Festivities were first organized last year, when the authorities and Taliban supporters marked the first anniversary of the withdrawal with Taliban fighters holding a rally on Massoud Square in Kabul, outside the former US embassy.
The last American soldier, US Army Major General Chris Donahue, boarded a military transport plane shortly before the deadline for the withdrawal expired on August 31, 2021, ending a grueling 20-year military campaign that cost multiple billions and killed thousands of people.
The US and its allies sent troops to Afghanistan in 2001 to fight Al-Qaeda and other jihadist groups as part of Washington’s global ‘War on Terror’ that was proclaimed following the 9/11 terrorist attacks.
The Western forces quickly took Kabul, but the Taliban remained active in large swaths of the country, and the war with insurgents dragged on for many years, while the campaign became more unpopular in the US.

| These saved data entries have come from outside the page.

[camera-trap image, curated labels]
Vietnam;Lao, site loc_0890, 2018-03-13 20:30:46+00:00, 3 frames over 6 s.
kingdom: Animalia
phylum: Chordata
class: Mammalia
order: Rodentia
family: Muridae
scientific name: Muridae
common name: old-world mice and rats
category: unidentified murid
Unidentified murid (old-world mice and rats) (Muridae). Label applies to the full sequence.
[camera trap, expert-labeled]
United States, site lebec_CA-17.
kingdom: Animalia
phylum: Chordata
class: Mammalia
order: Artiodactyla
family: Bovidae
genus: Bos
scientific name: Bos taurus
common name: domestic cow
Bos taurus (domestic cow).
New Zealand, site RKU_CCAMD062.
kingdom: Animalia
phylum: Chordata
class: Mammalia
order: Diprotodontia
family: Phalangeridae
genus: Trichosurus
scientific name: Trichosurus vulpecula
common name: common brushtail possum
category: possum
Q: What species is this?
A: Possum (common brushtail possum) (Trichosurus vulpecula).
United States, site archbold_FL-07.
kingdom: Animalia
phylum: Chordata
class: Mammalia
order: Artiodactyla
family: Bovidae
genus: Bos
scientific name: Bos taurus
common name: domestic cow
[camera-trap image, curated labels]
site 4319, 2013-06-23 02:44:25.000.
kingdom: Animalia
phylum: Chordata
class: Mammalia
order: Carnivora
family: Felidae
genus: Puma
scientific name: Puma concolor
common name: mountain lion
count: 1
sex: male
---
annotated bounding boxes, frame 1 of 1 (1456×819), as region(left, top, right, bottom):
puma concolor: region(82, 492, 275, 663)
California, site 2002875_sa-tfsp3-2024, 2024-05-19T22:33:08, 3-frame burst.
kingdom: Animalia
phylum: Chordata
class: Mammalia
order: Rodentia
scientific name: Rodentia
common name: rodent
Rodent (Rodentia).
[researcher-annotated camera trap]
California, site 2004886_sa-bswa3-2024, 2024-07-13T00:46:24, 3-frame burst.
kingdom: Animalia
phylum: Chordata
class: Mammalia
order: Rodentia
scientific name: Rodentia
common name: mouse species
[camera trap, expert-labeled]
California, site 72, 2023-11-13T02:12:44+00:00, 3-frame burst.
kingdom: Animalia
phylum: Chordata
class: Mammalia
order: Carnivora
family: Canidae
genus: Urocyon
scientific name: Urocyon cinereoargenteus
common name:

The Taliban eventually recaptured several provincial capitals and seized Kabul with little to no resistance in August 2021. The unexpected fall of the city forced the Pentagon to carry out a hasty evacuation of diplomats, American nationals, and their Afghan helpers.
Washington has been roundly criticized for its handling of the evacuation, and for leaving thousands of allied Afghans behind.